In Germany, only plastic bags between 15 and 50 micrometers thick are banned — yet 87 per cent of bags distributed in 2022 fell into that range, underscoring widespread confusion.
Even in Kenya, often cited as a success story, progress has slowed as plastic bags enter the country from neighboring states without similar restrictions.
Lagos, Nigeria, banned single-use plastics in 2025, but residents report that poor enforcement and limited alternatives have blunted the policy’s impact.
Research from the United States suggests that large-scale or nationwide bans are more effective than piecemeal measures. Environmental law experts argue that tackling plastic country by country has become futile in a globally connected supply chain.
“We’re playing whack-a-mole,” said Ximena Banegas of the Center for International Environmental Law. She and other advocates are calling for global caps on plastic production — an idea debated at UN treaty talks as recently as August 2025.
Those negotiations exposed deep divisions.
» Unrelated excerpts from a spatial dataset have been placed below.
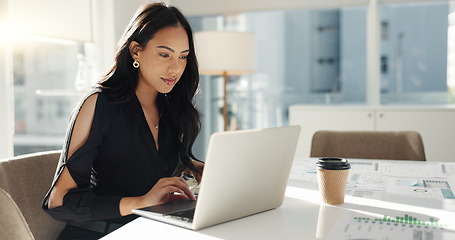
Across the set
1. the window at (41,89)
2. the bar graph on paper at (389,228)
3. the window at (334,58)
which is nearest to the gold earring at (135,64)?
the bar graph on paper at (389,228)

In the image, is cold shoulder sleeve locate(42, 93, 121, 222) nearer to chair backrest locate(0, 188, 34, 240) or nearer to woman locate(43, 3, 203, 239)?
woman locate(43, 3, 203, 239)

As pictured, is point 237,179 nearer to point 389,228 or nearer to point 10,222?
point 389,228

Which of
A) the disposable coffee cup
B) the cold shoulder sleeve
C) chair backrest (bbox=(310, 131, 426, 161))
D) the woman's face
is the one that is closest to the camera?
the disposable coffee cup

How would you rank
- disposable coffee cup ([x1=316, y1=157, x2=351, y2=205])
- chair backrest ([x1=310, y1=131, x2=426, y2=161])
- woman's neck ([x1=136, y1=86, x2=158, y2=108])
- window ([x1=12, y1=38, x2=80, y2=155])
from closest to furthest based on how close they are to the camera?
disposable coffee cup ([x1=316, y1=157, x2=351, y2=205]) → woman's neck ([x1=136, y1=86, x2=158, y2=108]) → chair backrest ([x1=310, y1=131, x2=426, y2=161]) → window ([x1=12, y1=38, x2=80, y2=155])

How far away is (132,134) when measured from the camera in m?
1.61

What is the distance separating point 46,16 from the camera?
319cm

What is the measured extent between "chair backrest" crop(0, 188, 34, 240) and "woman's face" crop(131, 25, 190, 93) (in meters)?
0.83

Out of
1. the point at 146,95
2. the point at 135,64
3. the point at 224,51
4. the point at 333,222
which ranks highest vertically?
the point at 224,51

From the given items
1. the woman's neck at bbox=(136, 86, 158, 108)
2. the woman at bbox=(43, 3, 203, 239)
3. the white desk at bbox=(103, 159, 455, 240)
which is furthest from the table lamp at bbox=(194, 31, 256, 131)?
the white desk at bbox=(103, 159, 455, 240)

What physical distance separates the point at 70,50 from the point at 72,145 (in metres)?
2.35

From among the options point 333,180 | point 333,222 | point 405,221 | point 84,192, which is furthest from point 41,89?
point 405,221

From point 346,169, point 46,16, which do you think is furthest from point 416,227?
point 46,16

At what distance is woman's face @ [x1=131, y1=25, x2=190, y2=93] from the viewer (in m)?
1.61

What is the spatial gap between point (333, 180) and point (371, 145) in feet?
3.88
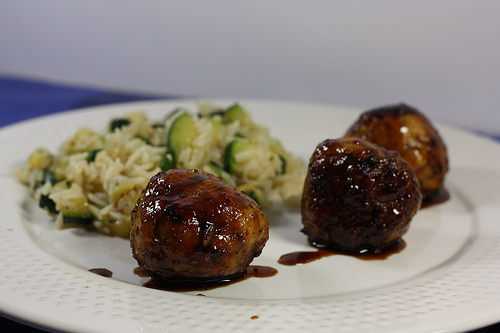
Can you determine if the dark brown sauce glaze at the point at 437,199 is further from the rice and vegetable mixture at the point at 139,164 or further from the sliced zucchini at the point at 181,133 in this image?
the sliced zucchini at the point at 181,133

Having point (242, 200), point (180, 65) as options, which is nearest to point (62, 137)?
point (242, 200)

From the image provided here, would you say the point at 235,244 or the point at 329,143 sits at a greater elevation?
the point at 329,143

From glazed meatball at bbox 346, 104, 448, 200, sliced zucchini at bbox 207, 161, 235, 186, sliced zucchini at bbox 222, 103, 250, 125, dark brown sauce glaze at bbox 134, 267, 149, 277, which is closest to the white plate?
dark brown sauce glaze at bbox 134, 267, 149, 277

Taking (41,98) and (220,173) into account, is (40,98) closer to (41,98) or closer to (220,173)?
(41,98)

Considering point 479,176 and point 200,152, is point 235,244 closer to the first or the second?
point 200,152

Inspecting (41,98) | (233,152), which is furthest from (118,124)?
(41,98)

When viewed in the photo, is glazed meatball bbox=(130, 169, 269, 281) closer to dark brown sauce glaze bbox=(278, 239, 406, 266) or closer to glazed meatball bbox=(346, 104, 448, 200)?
dark brown sauce glaze bbox=(278, 239, 406, 266)
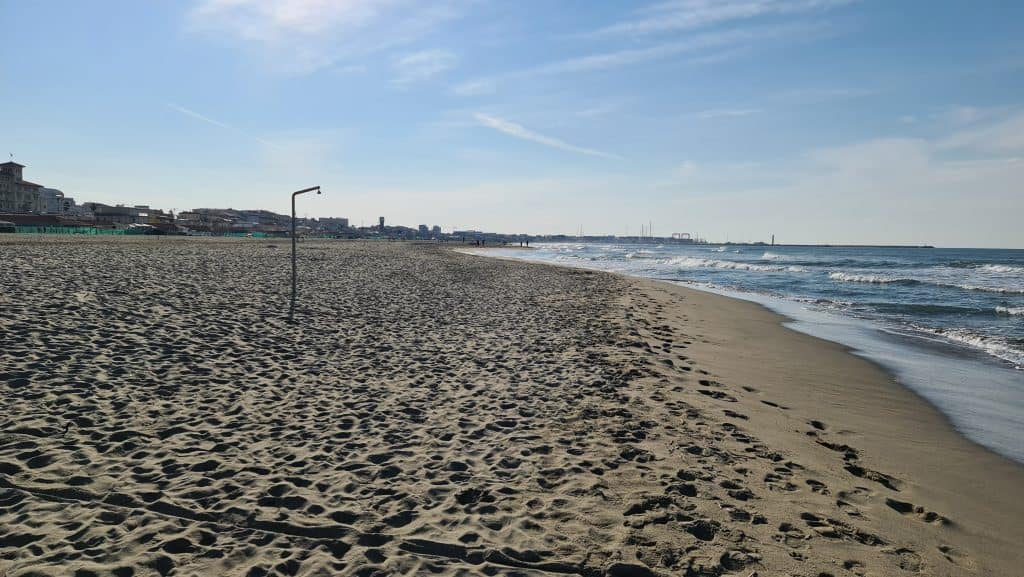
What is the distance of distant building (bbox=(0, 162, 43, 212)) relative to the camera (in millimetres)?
88312

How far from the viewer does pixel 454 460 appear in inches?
208

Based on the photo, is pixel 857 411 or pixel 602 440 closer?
pixel 602 440

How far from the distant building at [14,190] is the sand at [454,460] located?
367 ft

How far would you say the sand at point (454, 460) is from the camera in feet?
12.3

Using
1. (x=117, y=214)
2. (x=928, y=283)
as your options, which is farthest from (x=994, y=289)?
(x=117, y=214)

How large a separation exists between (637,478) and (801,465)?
200cm

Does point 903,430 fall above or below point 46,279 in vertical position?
below

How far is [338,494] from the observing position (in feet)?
14.7

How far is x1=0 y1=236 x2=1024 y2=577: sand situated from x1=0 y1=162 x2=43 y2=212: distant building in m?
112

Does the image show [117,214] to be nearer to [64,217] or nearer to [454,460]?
[64,217]

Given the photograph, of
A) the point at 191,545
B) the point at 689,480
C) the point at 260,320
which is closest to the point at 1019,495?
the point at 689,480

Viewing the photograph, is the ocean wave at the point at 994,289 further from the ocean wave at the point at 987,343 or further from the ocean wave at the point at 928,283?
the ocean wave at the point at 987,343

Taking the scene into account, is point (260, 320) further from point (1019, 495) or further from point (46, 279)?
point (1019, 495)

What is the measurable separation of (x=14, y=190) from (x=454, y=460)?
125m
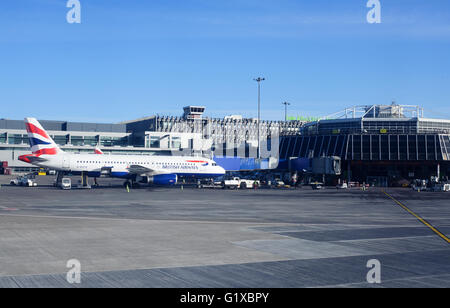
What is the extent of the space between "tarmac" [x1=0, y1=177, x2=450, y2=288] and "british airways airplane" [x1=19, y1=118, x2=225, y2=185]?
33.9 metres

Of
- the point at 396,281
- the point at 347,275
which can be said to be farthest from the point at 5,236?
the point at 396,281

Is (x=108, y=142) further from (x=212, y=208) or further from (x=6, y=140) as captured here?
(x=212, y=208)

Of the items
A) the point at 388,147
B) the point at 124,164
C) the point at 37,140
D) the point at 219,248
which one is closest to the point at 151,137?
the point at 124,164

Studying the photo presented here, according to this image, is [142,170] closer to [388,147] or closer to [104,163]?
[104,163]

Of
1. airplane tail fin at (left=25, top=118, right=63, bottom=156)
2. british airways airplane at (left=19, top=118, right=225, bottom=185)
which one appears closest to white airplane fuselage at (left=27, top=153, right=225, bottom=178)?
british airways airplane at (left=19, top=118, right=225, bottom=185)

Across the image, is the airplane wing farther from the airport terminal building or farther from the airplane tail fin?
the airport terminal building

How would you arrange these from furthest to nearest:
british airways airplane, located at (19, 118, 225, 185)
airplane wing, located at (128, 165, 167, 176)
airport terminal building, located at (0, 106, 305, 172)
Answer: airport terminal building, located at (0, 106, 305, 172)
airplane wing, located at (128, 165, 167, 176)
british airways airplane, located at (19, 118, 225, 185)

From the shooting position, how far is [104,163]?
7050cm

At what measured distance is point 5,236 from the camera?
22828mm

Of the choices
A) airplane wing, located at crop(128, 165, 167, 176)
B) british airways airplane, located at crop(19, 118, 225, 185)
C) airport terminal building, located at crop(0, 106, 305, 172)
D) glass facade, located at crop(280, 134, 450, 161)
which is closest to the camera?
british airways airplane, located at crop(19, 118, 225, 185)

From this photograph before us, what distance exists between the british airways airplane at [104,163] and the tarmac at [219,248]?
33865 millimetres

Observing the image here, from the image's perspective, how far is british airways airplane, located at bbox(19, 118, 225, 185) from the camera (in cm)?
6819

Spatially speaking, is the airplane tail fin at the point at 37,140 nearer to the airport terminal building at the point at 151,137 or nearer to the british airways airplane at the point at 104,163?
the british airways airplane at the point at 104,163

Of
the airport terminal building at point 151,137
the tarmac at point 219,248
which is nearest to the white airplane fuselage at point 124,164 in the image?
the tarmac at point 219,248
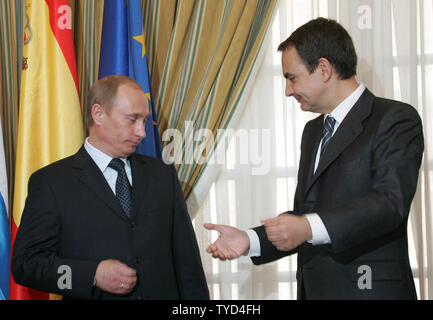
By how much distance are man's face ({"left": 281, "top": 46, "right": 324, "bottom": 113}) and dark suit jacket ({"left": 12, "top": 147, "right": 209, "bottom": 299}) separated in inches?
30.4

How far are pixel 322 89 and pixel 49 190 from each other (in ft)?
4.04

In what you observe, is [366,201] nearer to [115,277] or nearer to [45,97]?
[115,277]

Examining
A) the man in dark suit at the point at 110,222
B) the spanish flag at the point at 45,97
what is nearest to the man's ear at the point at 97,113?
the man in dark suit at the point at 110,222

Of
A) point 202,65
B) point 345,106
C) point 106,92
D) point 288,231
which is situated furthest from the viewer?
point 202,65

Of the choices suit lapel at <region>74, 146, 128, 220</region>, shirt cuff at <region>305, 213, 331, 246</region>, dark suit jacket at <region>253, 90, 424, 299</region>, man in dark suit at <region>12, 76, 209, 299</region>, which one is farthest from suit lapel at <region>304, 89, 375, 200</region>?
suit lapel at <region>74, 146, 128, 220</region>

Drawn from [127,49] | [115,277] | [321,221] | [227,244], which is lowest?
[115,277]

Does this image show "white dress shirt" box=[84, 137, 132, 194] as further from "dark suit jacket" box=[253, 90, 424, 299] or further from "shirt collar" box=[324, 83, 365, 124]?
"shirt collar" box=[324, 83, 365, 124]

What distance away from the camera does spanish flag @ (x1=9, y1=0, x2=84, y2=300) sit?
2916 mm

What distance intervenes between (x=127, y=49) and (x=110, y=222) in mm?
1230

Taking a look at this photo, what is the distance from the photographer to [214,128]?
323 cm

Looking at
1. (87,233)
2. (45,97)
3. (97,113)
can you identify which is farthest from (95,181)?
(45,97)

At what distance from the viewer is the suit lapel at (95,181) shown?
7.37ft

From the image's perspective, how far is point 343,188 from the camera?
2.02 metres
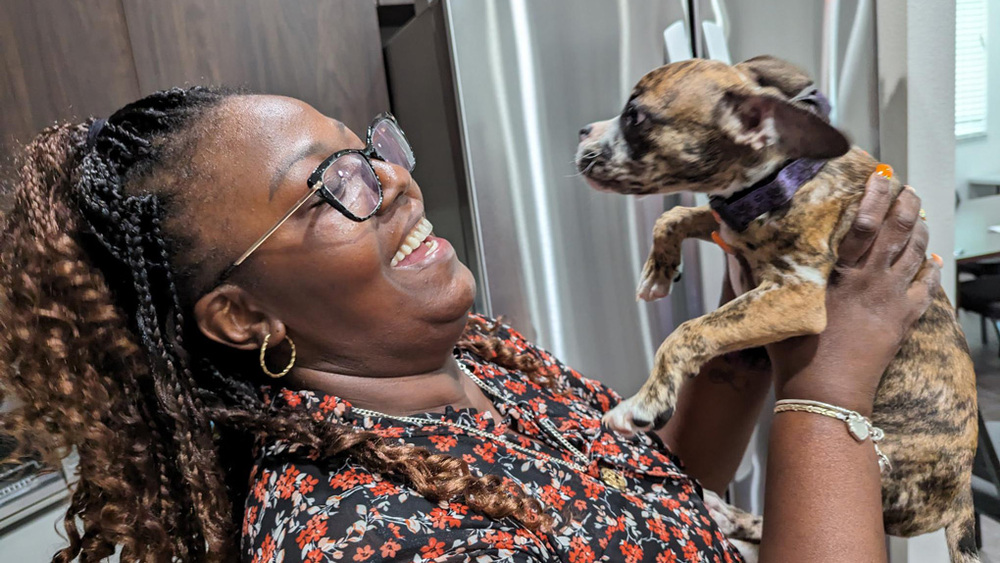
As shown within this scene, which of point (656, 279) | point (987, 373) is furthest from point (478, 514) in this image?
point (987, 373)

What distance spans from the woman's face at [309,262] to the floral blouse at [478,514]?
101 millimetres

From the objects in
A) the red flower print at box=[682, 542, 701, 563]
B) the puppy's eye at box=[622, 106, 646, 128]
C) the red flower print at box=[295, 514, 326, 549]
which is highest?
the puppy's eye at box=[622, 106, 646, 128]

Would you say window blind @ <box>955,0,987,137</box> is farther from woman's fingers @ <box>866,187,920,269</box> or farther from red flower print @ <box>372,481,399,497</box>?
red flower print @ <box>372,481,399,497</box>

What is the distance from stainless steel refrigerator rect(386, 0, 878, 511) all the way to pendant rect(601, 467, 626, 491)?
81 cm

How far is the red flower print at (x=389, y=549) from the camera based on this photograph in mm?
749

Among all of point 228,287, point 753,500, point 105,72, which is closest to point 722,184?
point 228,287

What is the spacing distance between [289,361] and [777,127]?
0.84 meters

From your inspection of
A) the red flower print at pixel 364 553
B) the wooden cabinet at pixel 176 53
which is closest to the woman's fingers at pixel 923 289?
the red flower print at pixel 364 553

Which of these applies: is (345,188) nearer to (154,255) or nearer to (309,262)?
(309,262)

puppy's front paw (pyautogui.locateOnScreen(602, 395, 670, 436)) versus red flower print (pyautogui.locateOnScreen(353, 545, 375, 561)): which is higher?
red flower print (pyautogui.locateOnScreen(353, 545, 375, 561))

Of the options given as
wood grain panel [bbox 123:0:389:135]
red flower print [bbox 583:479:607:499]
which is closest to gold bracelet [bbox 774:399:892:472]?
red flower print [bbox 583:479:607:499]

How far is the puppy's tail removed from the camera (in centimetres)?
122

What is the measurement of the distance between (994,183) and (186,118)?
506 centimetres

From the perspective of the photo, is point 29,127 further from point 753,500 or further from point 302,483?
point 753,500
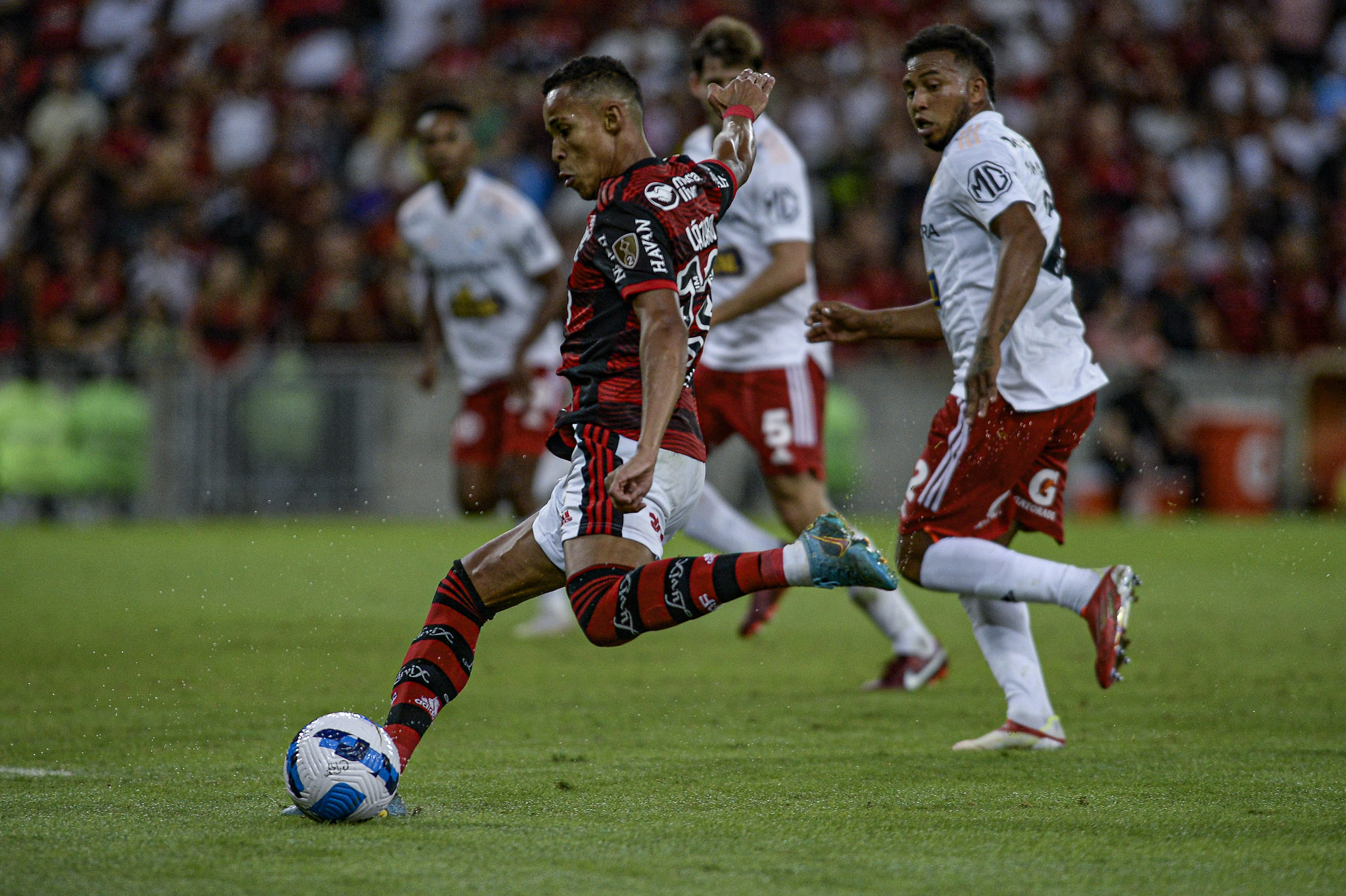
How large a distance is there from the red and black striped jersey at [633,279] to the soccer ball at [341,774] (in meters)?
1.00

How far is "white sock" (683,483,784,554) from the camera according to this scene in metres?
7.23

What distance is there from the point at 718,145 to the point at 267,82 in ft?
48.9

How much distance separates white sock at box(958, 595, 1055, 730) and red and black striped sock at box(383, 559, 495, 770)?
169 cm

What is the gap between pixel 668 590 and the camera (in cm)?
410

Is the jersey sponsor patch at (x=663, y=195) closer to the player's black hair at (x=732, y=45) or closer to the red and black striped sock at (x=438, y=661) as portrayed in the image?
the red and black striped sock at (x=438, y=661)

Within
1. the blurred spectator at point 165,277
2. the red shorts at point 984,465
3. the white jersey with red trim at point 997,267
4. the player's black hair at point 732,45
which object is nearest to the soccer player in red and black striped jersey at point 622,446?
the white jersey with red trim at point 997,267

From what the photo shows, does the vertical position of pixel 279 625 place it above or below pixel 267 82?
below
A coalition led by Iran, Saudi Arabia, China and Russia favored national-level action focused on waste management, while Norway, Rwanda, Canada and more than 70 other countries pushed for binding global limits on production.
With positions far apart, no consensus was reached — despite the fact that about 98 per cent of plastic is derived from fossil fuels.
For scientists like Gontard, delay is no longer an option. Even modest reductions, she argues, would represent progress. “If we manage a 10 per cent cut in plastic consumption over the next decade,” she said, “that alone would be a victory.”